_ASSIGNMENT_: Reproduce the closing part of the entries exactly: the line with "Calming Sounds of Nature (Forest Stream)" and all lines after it, ending with the last line, and nothing else.

_DATASET_:
= = =
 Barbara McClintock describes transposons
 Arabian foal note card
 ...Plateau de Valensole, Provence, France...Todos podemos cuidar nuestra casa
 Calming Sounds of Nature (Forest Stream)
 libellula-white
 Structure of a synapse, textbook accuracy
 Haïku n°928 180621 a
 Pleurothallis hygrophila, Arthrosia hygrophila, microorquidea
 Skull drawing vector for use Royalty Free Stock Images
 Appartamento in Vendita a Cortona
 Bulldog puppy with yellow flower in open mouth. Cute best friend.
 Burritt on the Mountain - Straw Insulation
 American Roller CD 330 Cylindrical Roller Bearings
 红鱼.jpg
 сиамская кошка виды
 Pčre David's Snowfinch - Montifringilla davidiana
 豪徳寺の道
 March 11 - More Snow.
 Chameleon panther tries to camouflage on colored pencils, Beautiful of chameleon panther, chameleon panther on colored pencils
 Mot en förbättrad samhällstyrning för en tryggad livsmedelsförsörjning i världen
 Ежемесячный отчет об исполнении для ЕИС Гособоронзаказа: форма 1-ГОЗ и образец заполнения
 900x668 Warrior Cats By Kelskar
= = =
_FINISHED EXERCISE_:
 Calming Sounds of Nature (Forest Stream)
 libellula-white
 Structure of a synapse, textbook accuracy
 Haïku n°928 180621 a
 Pleurothallis hygrophila, Arthrosia hygrophila, microorquidea
 Skull drawing vector for use Royalty Free Stock Images
 Appartamento in Vendita a Cortona
 Bulldog puppy with yellow flower in open mouth. Cute best friend.
 Burritt on the Mountain - Straw Insulation
 American Roller CD 330 Cylindrical Roller Bearings
 红鱼.jpg
 сиамская кошка виды
 Pčre David's Snowfinch - Montifringilla davidiana
 豪徳寺の道
 March 11 - More Snow.
 Chameleon panther tries to camouflage on colored pencils, Beautiful of chameleon panther, chameleon panther on colored pencils
 Mot en förbättrad samhällstyrning för en tryggad livsmedelsförsörjning i världen
 Ежемесячный отчет об исполнении для ЕИС Гособоронзаказа: форма 1-ГОЗ и образец заполнения
 900x668 Warrior Cats By Kelskar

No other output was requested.